桜の樹を見上げる広い背中を見つけた沖田は、童女のように顔を綻ばせて庭先へと降りていく。薄く積もった新雪の上に、草履の足跡がふたつ並んだ。
「桜、寒そうですね。土方さん」
「……総司」
背後から声を掛けてきた少女に、土方歳三は振り返る。口元を白い吐息で隠しながら、はにかむように沖田が笑った。
「俺には、お前の方が余程寒そうに見えるがな」
「あはは。心配ご無用ですよ、これでも雪国奥州人の血を引いてるんですから!」
「……ついこの間まで風邪引いて寝込んでやがったのは、どこのどいつだ」
呆れたように言いながら土方は己の羽織を脱いで、得意げに胸を張る沖田に頭から被せてやった。やけに嬉しそうに羽織を握りしめる妹弟子を一瞥してから、土方は今一度桜へと視線を戻す。沖田もそれに倣って桜の木を見上げていたが、その眼差しはいつしか、剣客にしておくのは勿体ないような、鼻筋の通った美しい横顔へと向けられていた。

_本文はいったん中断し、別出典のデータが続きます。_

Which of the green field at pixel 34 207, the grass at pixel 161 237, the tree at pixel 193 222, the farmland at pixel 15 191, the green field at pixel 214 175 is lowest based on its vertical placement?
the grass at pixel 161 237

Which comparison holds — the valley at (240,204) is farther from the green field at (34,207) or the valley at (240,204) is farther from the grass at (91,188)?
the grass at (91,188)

この男の物憂げで、けれども真っ直ぐに前だけを見据えている芯の強い瞳が、沖田は何よりも好きだった。
「この桜の花、お好きなんですか?」
「まあな」
少女の問い掛けに、土方が短く応える。再び訪れる沈黙。
「……寒い中、こうしてずっと眺めていても飽きないほどにお好きなら――」
沖田は数度、その続きを言いかけては口を噤むというのを繰り返した。そして、
「枝を手折って、お傍に置いておけばいいじゃないですか」
声は、ほんの少しだけ強張っていた。土方の切れ長の目が、沖田の顔を見遣る。僅かに見開かれた瞳が一瞬、揺らいだようにも見えたが――瞬きを終えた時には、いつもと変わらぬ凛々しい黒が沖田を見降ろしていた。
「……あほう。手折ってしまえば、花はすぐに枯れちまうだろが。
花は美しいまま、こうして触れずに眺めるから……良いもんなんだ。違うか、総司」
「……そう、ですね」
答えて、沖田は微笑んだ。雪に埋もれた咲きかけの花に似る、どこか哀しげで、儚い笑顔だった。

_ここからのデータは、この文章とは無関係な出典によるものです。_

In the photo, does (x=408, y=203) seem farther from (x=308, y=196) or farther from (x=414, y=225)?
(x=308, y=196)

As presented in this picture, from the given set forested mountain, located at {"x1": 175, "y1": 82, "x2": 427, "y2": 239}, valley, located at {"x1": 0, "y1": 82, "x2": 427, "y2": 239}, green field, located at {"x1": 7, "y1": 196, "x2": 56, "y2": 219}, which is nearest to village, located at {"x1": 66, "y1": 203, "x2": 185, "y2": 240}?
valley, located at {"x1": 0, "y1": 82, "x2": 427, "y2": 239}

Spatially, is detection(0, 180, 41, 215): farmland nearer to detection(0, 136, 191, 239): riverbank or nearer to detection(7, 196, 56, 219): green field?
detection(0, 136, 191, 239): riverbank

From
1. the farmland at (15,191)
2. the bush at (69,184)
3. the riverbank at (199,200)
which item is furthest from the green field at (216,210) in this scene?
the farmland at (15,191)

元治元年、三月某日。この後に起こる洛陽動乱を皮切りにして、新撰組は維新という激動の時代の中に呑まれていく事になる。
男はまだ、知らない。
この時手折らず、ひとりきりで散らせてしまった花のことを、死して尚も悔やみ続けるということを。
花はまだ、知らない。
この時、ただ一言「手折ってほしい」と伝えられなかった男のことを、散った後まで想い続けるということを。
――時は流れ、掛け違えたままの歯車が動き出す。